Outside of China, ten towns in Italy are on lockdown. 111 people have tested positive for the respiratory illness, with five deaths, making it Europe’s worst-hit country. Of those cases, 89 are in the region of Lombardy, 17 in Veneto, two in Emilia Romagna, one in Piemonte, and two in Rome. In Iran, there are now 64 cases, with 12 deaths reported connected to coronavirus, but the reporting is spotty. South Korea announced Monday that it now has 833 confirmed cases of Novel Coronavirus, seven of which have resulted in deaths. Afghanistan reported its first case. State media in Kuwait and Bahrain reported new cases as well.
In Michigan, 325 individuals are being monitored for the virus.
The World Health Organization (WHO) has not yet declared the virus a pandemic, but is close to doing so. Only WHO can declare a pandemic. A pandemic is the worldwide spread of a new disease. An influenza pandemic occurs when a new influenza virus emerges and spreads around the world, and most people do not have immunity. Viruses that have caused past pandemics typically originated from animal influenza viruses. For example, severe acute respiratory syndrome (SARS) is a viral respiratory illness caused by a Coronavirus, called SARS-associated Coronavirus (SARS-CoV) and was declared a pandemic in 2003.
Another pandemic was Middle East Respiratory Syndrome-related Coronavirus or MERS-CoV in 2012, which is a zoonotic virus, which means it is a virus that is transmitted between animals and people. Studies have shown that humans are infected through direct or indirect contact with infected dromedary camels. MERS-CoV has been identified in dromedaries in several countries in the Middle East, Africa, and South Asia.

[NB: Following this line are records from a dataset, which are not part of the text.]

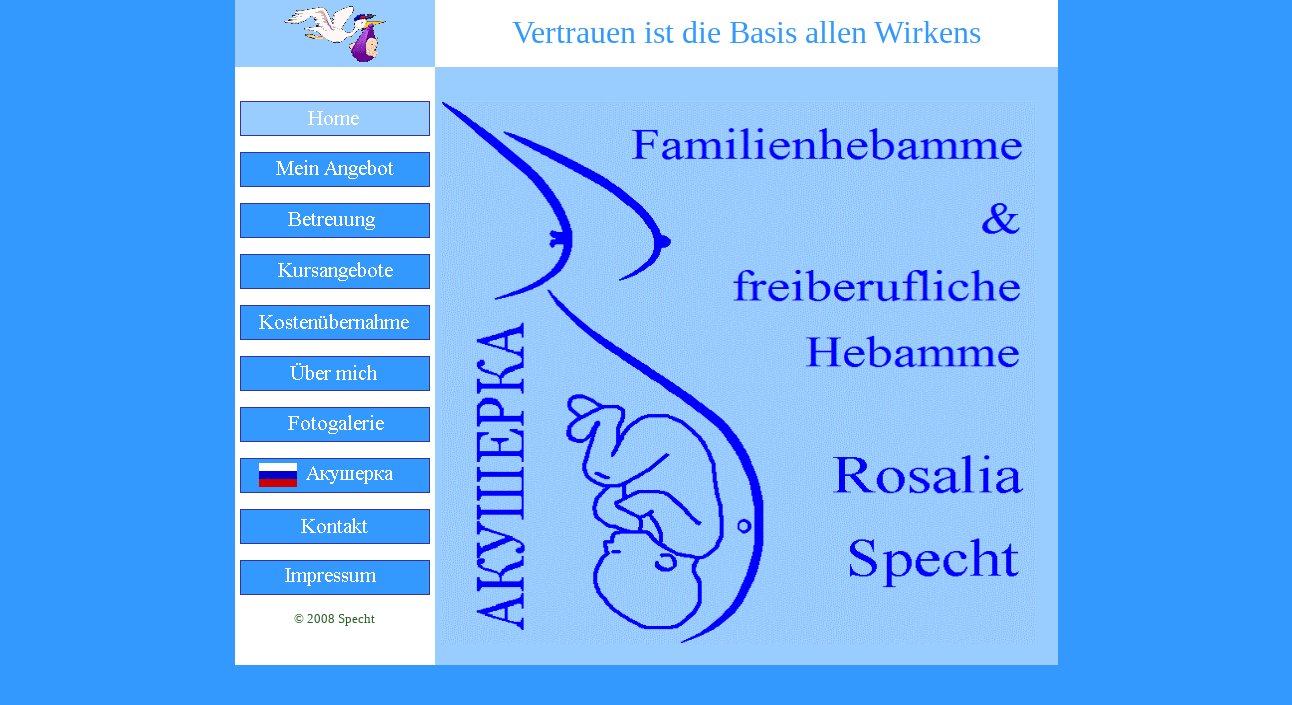

--- FILE ---
content_type: text/html
request_url: http://www.specht-hebamme.de/
body_size: 1206
content:
<HTML><HEAD><TITLE>Hebamme Rosalia Specht</TITLE>
<META http-equiv=Content-Type content="text/html; charset=iso-8859-1"><LINK
<META content="Microsoft FrontPage 4.0" name=GENERATOR>
<meta name="author" content="Hebamme Rosalia Specht" />
<meta name="description" content="Hebamme - Rosalia Specht - Vertrauen ist die Basis allen Wirkens. Rundumbetreuung von der Schwangerschaft bis zum Ende der Stillzeit" />
<meta name="keywords" content="Hebamme,Lünen,Rosalia,Specht,Geburtshaus,Geburt,Schwanger,Schwangerschaft,Kurs,Babymassage,Massage,Hebammenhilfe,Wochenbett,Gymnastik,Geburtshilfe,Vorsorge,Betreuung,Neugeborene,Homopathie,Akupunktur,Säuglingspflegekurse,stillen,Geburtsvorbereitung,Nachsorge,Kinderwunsch,Baby,Babies,Dortmund,Unna,Werne,Kamen,Bergkamen"/>
</HEAD>
<BODY bgColor=#3399FF leftMargin=0 topMargin=0 marginwidth="0" marginheight="0" text="#276325" link="#276325" vlink="#276325" alink="#276325">
<TABLE cellSpacing=0 cellPadding=0 width="101%" border=0 height="623">
  <TBODY>
  <TR>
    <TD vAlign=top align=center width="100%" height="623">
      <TABLE cellSpacing=0 cellPadding=0 width=823 border=0 height="618" bgColor=#0033cc bordercolor="#0033cc" bordercolorlight="#0033cc" bordercolordark="#0033cc">
        <TBODY>

        <TR>
        <TD height="44" width="200" bgcolor="#99CCFF">
          <p align="center">
          <img border="0" src="Storch.gif" width="102" height="60"></p>
        </TD>
          <TD vAlign=top align=left width=623 height=44 bgColor=#FFFFFF>
            <p align="center" style="line-height: 0,1; margin-top: -20">&nbsp;</p>
            <p align="center"><font size="6" face="Georgia" color="#3399FF">Vertrauen
            ist die Basis allen Wirkens</font></p>
            <TABLE cellSpacing=0 cellPadding=0 width=0 border=0 height=0 >
              <TBODY>
              <TR>

                </TR></TBODY></TABLE></TD></TR>
        <TR>
          <TD vAlign=top width=200 bgColor=#FFFFFF rowSpan=2 height="523" bordercolorlight="#99CCFF" bordercolordark="#276325">
            <p align="center" style="margin-bottom: 1">&nbsp;</p>
            <p align="center" style="margin-bottom: 1">
            <a href="index.html"><img border="0" src="Home_H.GIF" width="190" height="35"></a></p>
            <p align="center" style="margin-bottom: 1">
            <a href="Mein_angebot.html">
            <img border="0" src="Mein_Angebot_D.GIF" width="190" height="35"></a></p>
            <p align="center" style="margin-bottom: 1">
            <a href="Betreuung.html">
            <img border="0" src="Betreuung_D.GIF" width="190" height="35"></a></p>
            <p align="center" style="margin-bottom: 1">
            <a href="Kursangebot.html">
            <img border="0" src="Kursangebote_D.GIF" width="190" height="35"></a></p>
            <p align="center" style="margin-bottom: 1">
            <a href="Kostenuebernahme.html">
            <img border="0" src="Kostenuebernahme_D.GIF" width="190" height="35"></a></p>
            <p align="center" style="margin-bottom: 1">
            <a href="Ueber_mich.html">
            <img border="0" src="ich_D.GIF" width="190" height="35"></a></p>
            <p align="center" style="margin-bottom: 1">
            <a href="Fotogalerie.html">
            <img border="0" src="Fotogalerie_D.GIF" width="190" height="35"></a></p>
            <p align="center" style="margin-bottom: 1">
            <a href="Hebamme.html">
            <img border="0" src="Hebamme_D.GIF" width="190" height="35"></a></p>
            <p align="center" style="margin-bottom: 1">
            <a href="Kontakt.html">
            <img border="0" src="Kontakt_D.GIF" width="190" height="35"></a></p>
            <p align="center" style="margin-bottom: 1">
            <a href="Impressum.html">
            <img border="0" src="Impressum_D.GIF" width="190" height="35"></a></p>
            <p align="center">
            <font face="Times New Roman" size="2">© 2008 Specht</font></p>
          </TD>


                <TD vAlign=top align=left bgColor=#99CCFF height="598" width="623" >

                <p align="center">&nbsp;</p>

                <p align="center">
                <img border="0" src="index.GIF" width="595" height="543">&nbsp;&nbsp;&nbsp;&nbsp; </p>

                </TD></TR></TBODY></TABLE></TD></TR>

        </TBODY></TABLE></BODY>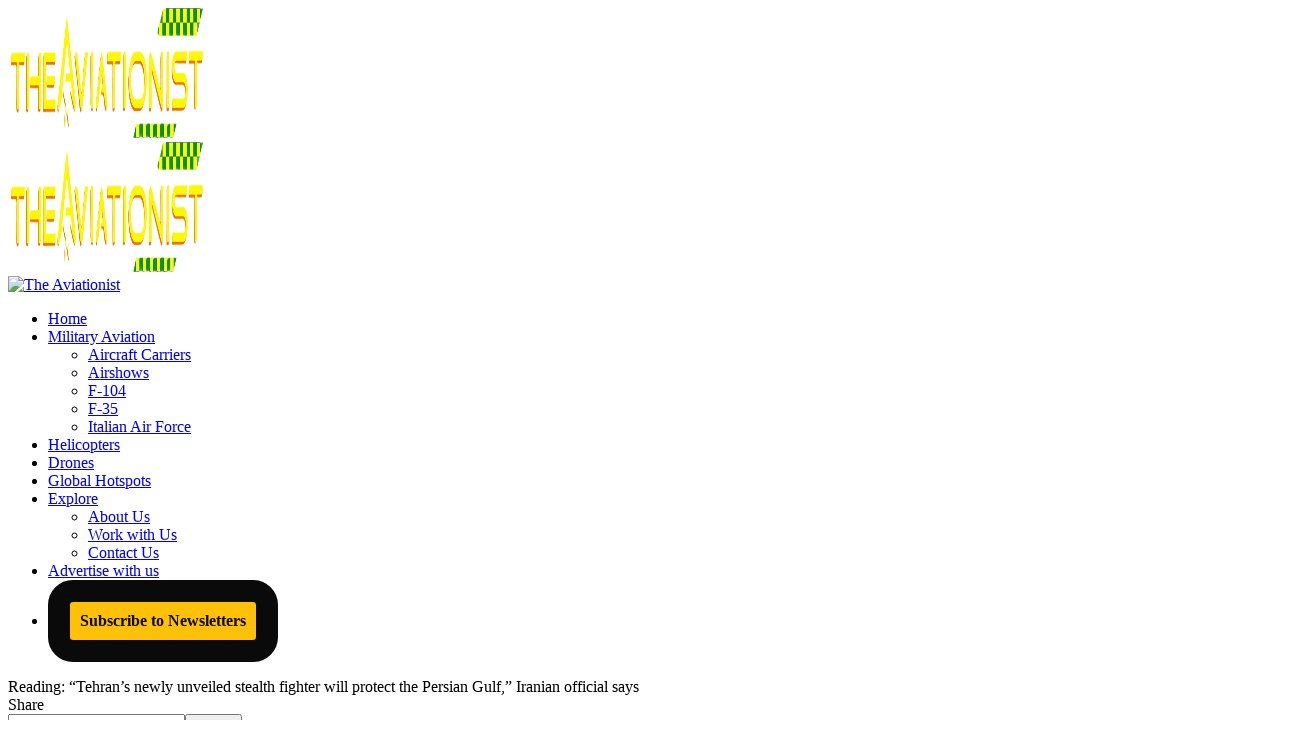

--- FILE ---
content_type: text/html; charset=utf-8
request_url: https://www.google.com/recaptcha/api2/aframe
body_size: 267
content:
<!DOCTYPE HTML><html><head><meta http-equiv="content-type" content="text/html; charset=UTF-8"></head><body><script nonce="oKd7ayUue2dXM75CgQxwQQ">/** Anti-fraud and anti-abuse applications only. See google.com/recaptcha */ try{var clients={'sodar':'https://pagead2.googlesyndication.com/pagead/sodar?'};window.addEventListener("message",function(a){try{if(a.source===window.parent){var b=JSON.parse(a.data);var c=clients[b['id']];if(c){var d=document.createElement('img');d.src=c+b['params']+'&rc='+(localStorage.getItem("rc::a")?sessionStorage.getItem("rc::b"):"");window.document.body.appendChild(d);sessionStorage.setItem("rc::e",parseInt(sessionStorage.getItem("rc::e")||0)+1);localStorage.setItem("rc::h",'1769762939225');}}}catch(b){}});window.parent.postMessage("_grecaptcha_ready", "*");}catch(b){}</script></body></html>

--- FILE ---
content_type: text/plain; charset=utf-8
request_url: https://ads.adthrive.com/http-api/cv2
body_size: 2854
content:
{"om":["0av741zl","0wk67bso","1","10011/168b08762f91180e1df5cf476e12f4b7","10011/1b0c2a850ea6b614aae8889699443f44","10011/ba9f11025c980a17f6936d2888902e29","10011/f6b53abe523b743bb56c2e10883b2f55","10ua7afe","11142692","11509227","11642706","11769257","11896988","12010084","12010088","12171239","124843_10","14700818","1h7yhpl7","1ktgrre1","1kwnlx9s","2132:45999649","2249:650662457","2249:651403773","2307:0av741zl","2307:0pycs8g7","2307:1h7yhpl7","2307:3swzj6q3","2307:4etfwvf1","2307:6mrds7pc","2307:amq35c4f","2307:c1hsjx06","2307:e2276gvx","2307:g749lgab","2307:h9hxhm9h","2307:hy959rg7","2307:jzqxffb2","2307:nc19qhri","2307:nmuzeaa7","2307:nx0p7cuj","2307:plth4l1a","2307:r0u09phz","2307:sz7mvm85","2307:x7xpgcfc","2307:xson3pvm","2307:yass8yy7","2307:z2zvrgyz","23t9uf9c","2409_25495_176_CR52092921","2409_25495_176_CR52153848","2409_25495_176_CR52153849","2409_25495_176_CR52178316","2409_25495_176_CR52178317","2409_25495_176_CR52186411","2409_25495_176_CR52240041","2540:3780066","25_8b5u826e","262805","2662_200562_8168520","2676:85690717","2676:86698029","2676:86739704","2676:87046810","2676:87046900","2760:176_CR52092921","2760:176_CR52153848","2760:176_CR52153849","2760:176_CR52178316","2760:176_CR52178317","2760:176_CR52186412","28933536","28zq94vu","2974:8172731","2974:8172738","2974:8172741","2jjp1phz","308_125204_13","31809564","3335_25247_700109389","3646_185860_8666305","3658_104709_c9os9ajg","3658_104709_h9hxhm9h","3658_136236_x7xpgcfc","3658_15078_l5o549mu","3658_175625_bsgbu9lt","3658_184142_T26517624","3658_184142_vfnvolw4","3658_203382_z2zvrgyz","3658_87799_joez40bp","3702_139777_24765456","381513943572","3822:24417995","39303318","3v2n6fcp","409_216368","409_216386","409_216506","409_226351","409_226352","409_227223","409_228363","43919984","43919985","43a7ptxe","46uk7yb6","4749xx5e","47869802","485027845327","49959730","4fk9nxse","53v6aquw","54779847","549410","5510:ujl9wsn7","55726194","55763524","557_409_216366","557_409_220343","557_409_220344","557_409_220368","557_409_228055","557_409_228105","560_74_18236277","56341213","564549740","56635908","59664236","59664270","59664278","59665059","5iujftaz","5sfc9ja1","5vg29sv8","60f5a06w","619089559","61916211","61916223","61916225","61916229","61932920","61932925","61932933","61932957","627506494","628086965","628223277","628444259","628444436","628456310","628622172","628622178","628622241","628622244","628683371","628687043","628687460","628687463","628841673","629007394","629167998","629171196","62976108","63093165","63166899","651637461","652811502","680_99480_700109389","680_99480_700109391","683738007","683738706","6ejtrnf9","700109391","700109393","700109399","702397981","702423494","705115233","705115263","705115332","705115442","705115523","705116521","705119942","709654809","7969_149355_45562715","7969_149355_45999649","7qevw67b","7sf7w6kh","80207642","8152879","8172741","82286850","83447113","85392583","85954585","85954591","86434096","86509229","86991452","8h0jrkwl","8o298rkh93v","8orkh93v","9010/7fd34be4900e156030db159af81e8ded","9010/8b27c31a5a670fa1f1bbaf67c61def2e","9010/ba9f11025c980a17f6936d2888902e29","9057/0328842c8f1d017570ede5c97267f40d","9057/0da634e56b4dee1eb149a27fcef83898","9057/211d1f0fa71d1a58cabee51f2180e38f","9057/b232bee09e318349723e6bde72381ba0","90_12270191","9cjkvhqm","9krcxphu","9qentkjb","9u333cz4","a7w365s6","amq35c4f","b90cwbcd","bpecuyjx","bsgbu9lt","c0mw623r","c1hsjx06","cr-98q0xf2yubqk","cr-9cqtwg3pwerhx5","cr-f6puwm2w27tf1","cr-f6puwm2x27tf1","cr-f6puwm2yu7tf1","cr-f6puwm2yw7tf1","cr-lg354l2uvergv2","cr-r5fqbsaru9vd","cr-r5fqbsarubwe","cr-u0kqum5qu9vd","cuudl2xr","da4ry5vp","daw00eve","ddr52z0n","dsugp5th","e2c76his","eal0nev6","ey8vsnzk","f3h9fqou","fcn2zae1","fleb9ndb","fpbj0p83","g29thswx","g4iapksj","g72svoph","g749lgab","hffavbt7","hfqgqvcv","hu52wf5i","i90isgt0","ix298nblmho","ixnblmho","joez40bp","jsy1a3jk","jzqxffb2","k2xfz54q","kk5768bd","kwb8iur1","lxlnailk","mbzb7hul","mc163wv6","mg18xwgu","muvxy961","na2pno8k","nx0p7cuj","o2s05iig","pagvt0pd","pf6t8s9t","pi9dvb89","pl298th4l1a","plth4l1a","po4st59x","pvgx7ymi","q33mvhkz","q42kdoya","qhj5cnew","qt09ii59","quk7w53j","rka8obw7","s4s41bit","s4w0zwhd","ssnofwh5","t73gfjqn","t7d69r6a","ti0s3bz3","u2x4z0j8","u4atmpu4","u8px4ucu","v9jlapns","ve59bb3u","vfnvolw4","vnc30v3n","vwg10e52","wix9gxm5","wrjrnf4i","wvuhrb6o","xncaqh7c","xtxa8s2d","y141rtv6","ybfhxisi","yi6qlg3p","z2zvrgyz","ziox91q0","zw6jpag6","zwk242hn","7979132","7979135"],"pmp":[],"adomains":["123notices.com","1md.org","about.bugmd.com","acelauncher.com","adameve.com","akusoli.com","allyspin.com","askanexpertonline.com","atomapplications.com","bassbet.com","betsson.gr","biz-zone.co","bizreach.jp","braverx.com","bubbleroom.se","bugmd.com","buydrcleanspray.com","byrna.com","capitaloneshopping.com","clarifion.com","combatironapparel.com","controlcase.com","convertwithwave.com","cotosen.com","countingmypennies.com","cratedb.com","croisieurope.be","cs.money","dallasnews.com","definition.org","derila-ergo.com","dhgate.com","dhs.gov","displate.com","easyprint.app","easyrecipefinder.co","ebook1g.peptidesciences.com","fabpop.net","familynow.club","filejomkt.run","fla-keys.com","folkaly.com","g123.jp","gameswaka.com","getbugmd.com","getconsumerchoice.com","getcubbie.com","gowavebrowser.co","gowdr.com","gransino.com","grosvenorcasinos.com","guard.io","hero-wars.com","holts.com","instantbuzz.net","itsmanual.com","jackpotcitycasino.com","justanswer.com","justanswer.es","la-date.com","lightinthebox.com","liverrenew.com","local.com","lovehoney.com","lulutox.com","lymphsystemsupport.com","manualsdirectory.org","meccabingo.com","medimops.de","mensdrivingforce.com","millioner.com","miniretornaveis.com","mobiplus.me","myiq.com","national-lottery.co.uk","naturalhealthreports.net","nbliver360.com","nikke-global.com","nordicspirit.co.uk","nuubu.com","onlinemanualspdf.co","original-play.com","outliermodel.com","paperela.com","paradisestays.site","parasiterelief.com","peta.org","photoshelter.com","plannedparenthood.org","playvod-za.com","printeasilyapp.com","printwithwave.com","profitor.com","quicklearnx.com","quickrecipehub.com","rakuten-sec.co.jp","rangeusa.com","refinancegold.com","robocat.com","royalcaribbean.com","saba.com.mx","shift.com","simple.life","spinbara.com","systeme.io","taboola.com","tackenberg.de","temu.com","tenfactorialrocks.com","theoceanac.com","topaipick.com","totaladblock.com","usconcealedcarry.com","vagisil.com","vegashero.com","vegogarden.com","veryfast.io","viewmanuals.com","viewrecipe.net","votervoice.net","vuse.com","wavebrowser.co","wavebrowserpro.com","weareplannedparenthood.org","xiaflex.com","yourchamilia.com"]}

HR should be up to date on helpful resources to assist employers protect their employees and plan for future outbreaks or spread of the illness including:
(CDC) About Coronavirus
(CDC) Travel Alerts
(OSHA) 2019 Novel Coronavirus
Finally, HR should be cognizant of HIPPA privacy rules, which may come into effect when an employee is possibly infected. First, the HIPAA Privacy Rule applies only to disclosures made by employees, volunteers, and other members of a covered entity’s or business associate’s workforce. Second. HIPPA only applies to personal health information (“PHI”)—i.e., individually identifiable health information that is maintained or transmitted by a covered entity.
However, there is a HIPPA exception for employers regarding PHI when records are needed for the employer to carry out its obligations under the FMLA, ADA, and similar laws. It also includes files or records related to occupational injury, disability insurance eligibility, sick-leave requests, drug screenings, workplace medical surveillance, and fitness-for-duty tests of employees. Thus, an employer may disclose an employee’s health information to anyone in a position to prevent or lessen the serious and imminent threat, including family, friends, co-workers, caregivers, and law enforcement, without an employee’s permission. Yet HR needs to be careful walking the line, especially if the release of information could be detrimental to an employee and other employee’s relationship with that employee. If a pandemic occurs, it will be important to work with legal counsel to ensure that no other laws, state or federal, or anything otherwise could cause the employer liability.